* Work to complete
(A) Translate this sentence from the piece on hip-hop as sacred song into Spanish: "Josué Perea was still glowing from the night before."
(B) Transcribe the stretch of rows from the first row through the line containing "(x=346, y=478), (x=972, y=458), (x=605, y=468), (x=359, y=710)", both ends included.

When Hip-Hop Becomes Sacred Song
We Conspire is a series from the Center for Action and Contemplation featuring wisdom and stories from the growing Christian contemplative movement. Sign up for the monthly email series and receive a free invitation to practice each month.
What happens when a hip-hop song becomes sacred music through which to pray? Josué Perea invites seekers into Hip-Hop Musica Divina, a monthly contemplative gathering offered by Black Lives and Contemplation, a project of the Center for Spiritual Imagination. Through practice and community, Perea shows how expanding the language and mediums of prayer can open new, more inclusive ways of belonging and help reimagine what Beloved Community can look like in a divided world.
Josué Perea was still glowing from the night before.

* Provided data
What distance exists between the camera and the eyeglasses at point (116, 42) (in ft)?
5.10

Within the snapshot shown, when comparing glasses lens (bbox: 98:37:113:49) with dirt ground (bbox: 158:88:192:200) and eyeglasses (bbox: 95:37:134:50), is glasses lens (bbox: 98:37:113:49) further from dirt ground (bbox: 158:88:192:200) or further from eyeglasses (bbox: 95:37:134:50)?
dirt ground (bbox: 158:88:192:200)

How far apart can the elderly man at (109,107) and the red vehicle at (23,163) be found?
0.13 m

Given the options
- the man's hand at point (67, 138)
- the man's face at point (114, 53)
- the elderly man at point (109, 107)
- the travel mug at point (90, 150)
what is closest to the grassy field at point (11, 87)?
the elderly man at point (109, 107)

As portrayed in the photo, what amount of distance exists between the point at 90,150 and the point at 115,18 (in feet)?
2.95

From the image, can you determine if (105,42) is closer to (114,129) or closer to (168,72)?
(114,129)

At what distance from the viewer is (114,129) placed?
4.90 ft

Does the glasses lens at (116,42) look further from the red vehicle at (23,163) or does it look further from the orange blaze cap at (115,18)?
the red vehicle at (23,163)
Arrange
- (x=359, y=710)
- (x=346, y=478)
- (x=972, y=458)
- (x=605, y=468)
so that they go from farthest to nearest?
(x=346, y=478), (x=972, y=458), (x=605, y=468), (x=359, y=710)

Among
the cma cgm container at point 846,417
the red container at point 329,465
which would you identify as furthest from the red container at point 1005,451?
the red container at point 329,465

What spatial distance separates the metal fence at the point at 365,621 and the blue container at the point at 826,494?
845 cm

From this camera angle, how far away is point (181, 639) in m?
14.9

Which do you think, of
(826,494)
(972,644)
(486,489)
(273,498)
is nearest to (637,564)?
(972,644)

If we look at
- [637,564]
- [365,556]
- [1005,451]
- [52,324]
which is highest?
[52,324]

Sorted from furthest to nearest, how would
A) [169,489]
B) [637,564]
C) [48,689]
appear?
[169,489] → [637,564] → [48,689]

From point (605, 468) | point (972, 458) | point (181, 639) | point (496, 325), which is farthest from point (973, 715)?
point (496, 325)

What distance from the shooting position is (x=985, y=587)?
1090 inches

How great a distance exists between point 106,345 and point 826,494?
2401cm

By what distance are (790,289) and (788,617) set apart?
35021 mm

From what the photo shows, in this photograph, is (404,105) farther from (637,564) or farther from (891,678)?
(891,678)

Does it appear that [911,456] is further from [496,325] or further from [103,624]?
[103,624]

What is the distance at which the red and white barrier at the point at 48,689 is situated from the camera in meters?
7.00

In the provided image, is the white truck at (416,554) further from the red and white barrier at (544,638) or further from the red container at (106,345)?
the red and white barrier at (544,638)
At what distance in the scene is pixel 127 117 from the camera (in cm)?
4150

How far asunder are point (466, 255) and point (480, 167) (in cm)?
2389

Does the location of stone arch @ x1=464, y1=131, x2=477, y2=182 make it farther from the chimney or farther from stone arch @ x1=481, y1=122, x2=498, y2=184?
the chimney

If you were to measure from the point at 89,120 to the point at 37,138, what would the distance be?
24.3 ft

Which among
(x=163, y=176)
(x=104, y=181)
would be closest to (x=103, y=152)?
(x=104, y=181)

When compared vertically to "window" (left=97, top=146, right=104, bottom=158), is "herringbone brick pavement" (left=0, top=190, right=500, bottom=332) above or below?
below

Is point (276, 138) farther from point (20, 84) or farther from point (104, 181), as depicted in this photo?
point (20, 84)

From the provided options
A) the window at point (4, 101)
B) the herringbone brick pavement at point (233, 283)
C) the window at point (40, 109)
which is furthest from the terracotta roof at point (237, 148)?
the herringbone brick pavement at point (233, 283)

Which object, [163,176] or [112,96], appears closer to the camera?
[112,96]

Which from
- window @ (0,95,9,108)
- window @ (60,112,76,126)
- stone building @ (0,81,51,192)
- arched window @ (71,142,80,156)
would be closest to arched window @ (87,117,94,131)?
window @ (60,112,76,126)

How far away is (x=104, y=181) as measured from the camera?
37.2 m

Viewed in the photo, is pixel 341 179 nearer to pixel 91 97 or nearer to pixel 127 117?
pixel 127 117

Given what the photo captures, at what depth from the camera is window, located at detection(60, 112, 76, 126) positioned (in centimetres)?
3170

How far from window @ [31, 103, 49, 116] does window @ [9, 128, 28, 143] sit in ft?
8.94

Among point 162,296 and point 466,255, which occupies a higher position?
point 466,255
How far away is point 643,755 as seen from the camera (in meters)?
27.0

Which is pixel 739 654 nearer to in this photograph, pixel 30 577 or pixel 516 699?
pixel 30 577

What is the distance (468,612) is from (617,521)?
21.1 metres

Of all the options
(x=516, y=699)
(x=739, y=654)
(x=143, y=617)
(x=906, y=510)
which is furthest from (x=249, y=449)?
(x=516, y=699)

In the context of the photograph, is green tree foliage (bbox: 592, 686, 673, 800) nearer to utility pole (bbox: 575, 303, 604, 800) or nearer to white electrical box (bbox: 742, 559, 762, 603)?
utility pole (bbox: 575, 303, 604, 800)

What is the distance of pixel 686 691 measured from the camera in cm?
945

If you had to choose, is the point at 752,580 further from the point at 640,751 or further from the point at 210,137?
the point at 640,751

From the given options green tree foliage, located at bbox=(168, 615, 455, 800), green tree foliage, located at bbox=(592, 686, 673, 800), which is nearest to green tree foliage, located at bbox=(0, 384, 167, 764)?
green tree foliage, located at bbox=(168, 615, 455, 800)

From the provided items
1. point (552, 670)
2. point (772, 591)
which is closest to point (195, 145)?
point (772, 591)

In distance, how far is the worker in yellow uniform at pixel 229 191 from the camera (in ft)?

* Full answers
(A) Josué Perea seguía radiante por la noche anterior.

(B)
What distance exists between the camera and the eyeglasses at point (116, 42) (in ft)?
5.10

Within the snapshot shown, when comparing glasses lens (bbox: 98:37:113:49) with dirt ground (bbox: 158:88:192:200) and eyeglasses (bbox: 95:37:134:50), is glasses lens (bbox: 98:37:113:49) further from dirt ground (bbox: 158:88:192:200) or further from eyeglasses (bbox: 95:37:134:50)?
dirt ground (bbox: 158:88:192:200)

How far apart can the elderly man at (109,107) and the red vehicle at (23,163) be found?
0.13 m

Given the options
- the man's hand at point (67, 138)
- the man's face at point (114, 53)
- the elderly man at point (109, 107)
- the travel mug at point (90, 150)
what is closest to the grassy field at point (11, 87)?
the elderly man at point (109, 107)

As portrayed in the photo, what amount of distance exists between the point at 90,150 and the point at 115,18 (in feet)?
2.95

From the image, can you determine if (105,42) is closer to (114,129) or closer to (168,72)?
(114,129)

At what distance from the viewer is (114,129) placed?
4.90 ft

Does the glasses lens at (116,42) look further from the red vehicle at (23,163) or does it look further from the orange blaze cap at (115,18)?
the red vehicle at (23,163)
Arrange
- (x=359, y=710)
- (x=346, y=478)
- (x=972, y=458)
- (x=605, y=468)
so that they go from farthest to nearest?
(x=346, y=478), (x=972, y=458), (x=605, y=468), (x=359, y=710)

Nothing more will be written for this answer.